# Text section
★ ★ ★ ★ ★
I realize I'm a little late to the party, but I thought I'd offer my two cents. I'm guessing Clarissa is an Anglophone born outside of Quebec and I'm guessing this because her words ring true to me. However legitimate Quebec's language aims may be, the fact is that if you are an Anglophone who came from somewhere else, you will feel discriminated against in Quebec in subtle and not-so-subtle ways.

Despite the fact that you might stumble in French and that all your relatives are English-speaking, your children will be forced to go to French schools. Not necessarily a problem in and of itself until you realize that every bit of communication with the school will be in French and no school administrator will speak to you in English (good luck trying to help you kids in any way. And, I love it when people who are uninformed on the topic say "well there's always private school" because that's also not an option in Quebec. Most private schools accept gov't funding and therefore have to follow Bill 101.

You will be given forms to fill out written in very formal French that you have no hope of understanding, you will be hung up on when calling government offices and sometimes you will be scolded in a public park (all actual experiences of mine.)

In any case, my point here is not to be rude, it's simply to offer the perspective that because English occupies a certain space in the Quebecois consciousness, those Anglophones not from Canada suddenly find an essential part of their identities are denied and life is actually made much more difficult than it needs to be. You may be eager to learn French and you may love Quebec, but you may also need to rely on English sometimes to get by and when it doesn't go well often enough, it grates after a while. Long and short of it: I agree with Clarissa, it feels an awful lot like discrimination and, after four years, I, too, am packing my bags to leave.

BTW, great blog -- I appreciate the perspective.
★ ★ ★ ★ ★
# Records supplied
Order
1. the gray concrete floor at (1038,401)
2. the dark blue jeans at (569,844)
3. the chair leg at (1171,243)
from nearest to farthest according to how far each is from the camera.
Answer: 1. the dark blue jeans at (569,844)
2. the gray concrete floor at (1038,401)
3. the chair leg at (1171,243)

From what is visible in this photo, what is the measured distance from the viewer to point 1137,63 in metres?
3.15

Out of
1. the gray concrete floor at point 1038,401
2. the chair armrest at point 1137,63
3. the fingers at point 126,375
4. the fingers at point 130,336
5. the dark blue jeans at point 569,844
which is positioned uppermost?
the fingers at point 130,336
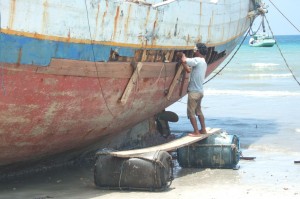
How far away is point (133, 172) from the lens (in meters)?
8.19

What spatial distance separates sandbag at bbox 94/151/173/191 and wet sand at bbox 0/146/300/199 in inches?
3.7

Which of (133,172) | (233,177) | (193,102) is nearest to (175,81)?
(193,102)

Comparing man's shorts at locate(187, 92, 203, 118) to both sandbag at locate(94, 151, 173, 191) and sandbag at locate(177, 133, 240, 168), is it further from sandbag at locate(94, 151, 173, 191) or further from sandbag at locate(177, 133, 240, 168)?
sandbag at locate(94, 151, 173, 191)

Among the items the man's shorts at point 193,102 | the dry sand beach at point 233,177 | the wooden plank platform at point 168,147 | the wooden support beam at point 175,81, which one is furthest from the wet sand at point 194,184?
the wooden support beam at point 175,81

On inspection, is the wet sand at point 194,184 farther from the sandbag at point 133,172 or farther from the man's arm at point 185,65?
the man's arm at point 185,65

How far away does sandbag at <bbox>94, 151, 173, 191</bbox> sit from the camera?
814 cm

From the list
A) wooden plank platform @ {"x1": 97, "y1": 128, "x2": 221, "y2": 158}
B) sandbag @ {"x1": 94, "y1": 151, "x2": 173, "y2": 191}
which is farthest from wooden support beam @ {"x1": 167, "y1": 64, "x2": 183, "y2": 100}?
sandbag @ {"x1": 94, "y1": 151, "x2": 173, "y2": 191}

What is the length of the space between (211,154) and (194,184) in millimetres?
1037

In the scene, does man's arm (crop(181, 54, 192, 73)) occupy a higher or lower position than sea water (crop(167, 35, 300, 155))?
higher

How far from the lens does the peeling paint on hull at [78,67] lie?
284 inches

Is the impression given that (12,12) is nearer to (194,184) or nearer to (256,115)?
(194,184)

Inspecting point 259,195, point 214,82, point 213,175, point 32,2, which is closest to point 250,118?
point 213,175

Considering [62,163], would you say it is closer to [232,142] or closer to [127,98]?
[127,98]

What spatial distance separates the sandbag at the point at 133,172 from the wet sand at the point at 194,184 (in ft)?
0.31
★ ★ ★ ★ ★
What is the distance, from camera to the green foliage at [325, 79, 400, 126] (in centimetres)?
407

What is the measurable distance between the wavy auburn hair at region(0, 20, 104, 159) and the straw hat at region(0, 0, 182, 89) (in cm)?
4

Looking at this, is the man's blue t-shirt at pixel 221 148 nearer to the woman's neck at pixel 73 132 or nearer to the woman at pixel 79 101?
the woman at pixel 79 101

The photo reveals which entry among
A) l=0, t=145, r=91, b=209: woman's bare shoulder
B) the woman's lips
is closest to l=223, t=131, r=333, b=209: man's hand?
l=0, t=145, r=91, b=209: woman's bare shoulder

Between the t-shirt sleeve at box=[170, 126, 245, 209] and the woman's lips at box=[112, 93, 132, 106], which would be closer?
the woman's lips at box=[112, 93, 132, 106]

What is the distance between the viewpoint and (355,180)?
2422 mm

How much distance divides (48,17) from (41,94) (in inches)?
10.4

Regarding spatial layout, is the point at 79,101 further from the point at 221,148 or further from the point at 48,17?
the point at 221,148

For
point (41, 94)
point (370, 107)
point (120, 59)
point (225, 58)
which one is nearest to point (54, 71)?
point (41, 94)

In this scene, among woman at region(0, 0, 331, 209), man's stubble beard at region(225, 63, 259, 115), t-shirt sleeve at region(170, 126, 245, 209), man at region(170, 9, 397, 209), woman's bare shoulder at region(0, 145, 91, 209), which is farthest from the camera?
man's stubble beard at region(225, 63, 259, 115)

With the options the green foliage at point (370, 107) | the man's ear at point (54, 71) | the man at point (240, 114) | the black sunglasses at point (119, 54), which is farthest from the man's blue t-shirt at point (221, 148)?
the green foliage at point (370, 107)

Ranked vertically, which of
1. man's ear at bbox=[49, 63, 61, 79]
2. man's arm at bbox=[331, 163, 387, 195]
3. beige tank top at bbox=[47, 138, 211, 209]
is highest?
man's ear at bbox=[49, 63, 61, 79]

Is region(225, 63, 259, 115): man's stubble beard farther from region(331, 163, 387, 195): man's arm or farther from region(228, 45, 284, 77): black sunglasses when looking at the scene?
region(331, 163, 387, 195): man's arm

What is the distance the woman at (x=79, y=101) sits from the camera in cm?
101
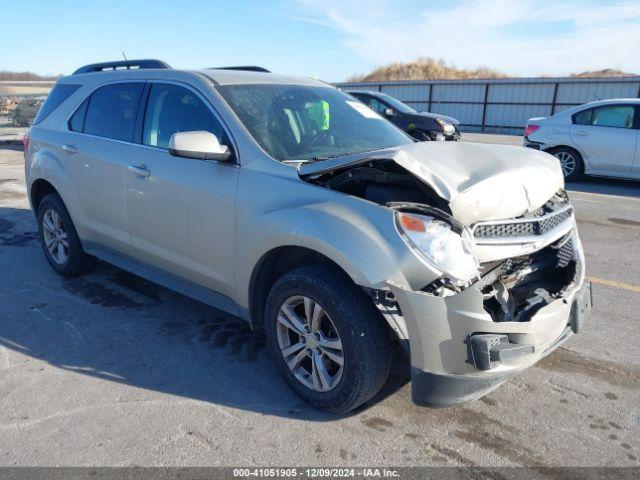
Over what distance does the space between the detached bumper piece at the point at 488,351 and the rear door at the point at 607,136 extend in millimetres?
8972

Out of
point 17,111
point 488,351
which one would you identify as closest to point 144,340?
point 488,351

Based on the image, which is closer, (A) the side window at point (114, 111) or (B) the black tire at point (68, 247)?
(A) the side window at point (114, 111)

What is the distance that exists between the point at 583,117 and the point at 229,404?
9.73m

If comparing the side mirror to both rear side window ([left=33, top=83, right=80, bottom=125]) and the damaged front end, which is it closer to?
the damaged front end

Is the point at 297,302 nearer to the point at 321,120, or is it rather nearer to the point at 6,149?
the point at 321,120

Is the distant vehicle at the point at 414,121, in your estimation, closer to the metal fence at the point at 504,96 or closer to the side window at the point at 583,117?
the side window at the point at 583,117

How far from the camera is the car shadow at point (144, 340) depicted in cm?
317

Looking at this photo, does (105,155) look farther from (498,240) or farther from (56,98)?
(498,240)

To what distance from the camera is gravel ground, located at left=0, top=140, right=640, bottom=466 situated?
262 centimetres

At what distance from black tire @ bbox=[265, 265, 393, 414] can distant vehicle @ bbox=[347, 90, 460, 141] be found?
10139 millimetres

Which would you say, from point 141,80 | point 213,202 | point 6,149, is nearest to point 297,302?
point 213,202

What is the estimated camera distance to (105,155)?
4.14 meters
★ ★ ★ ★ ★
# Short task 1
Answer these questions using the comment on Anglophones in Quebec.
(a) Why do most private schools in Quebec have to follow Bill 101?
(b) Where was the writer sometimes scolded?
(c) After how many years is the writer packing up to leave?
# Short task 2
In the comment on Anglophones in Quebec, the writer calls three things "all actual experiences of mine." List them.
# Short task 3
Quote the comment on Anglophones in Quebec, starting with "Despite the fact" and going on through "follow Bill 101.".

# Correct result 1
(a) They accept government funding.
(b) In a public park.
(c) Four years.

# Correct result 2
- Being given forms to fill out written in very formal French that you have no hope of understanding
- Being hung up on when calling government offices
- Sometimes being scolded in a public park

# Correct result 3
Despite the fact that you might stumble in French and that all your relatives are English-speaking, your children will be forced to go to French schools. Not necessarily a problem in and of itself until you realize that every bit of communication with the school will be in French and no school administrator will speak to you in English (good luck trying to help you kids in any way. And, I love it when people who are uninformed on the topic say "well there's always private school" because that's also not an option in Quebec. Most private schools accept gov't funding and therefore have to follow Bill 101.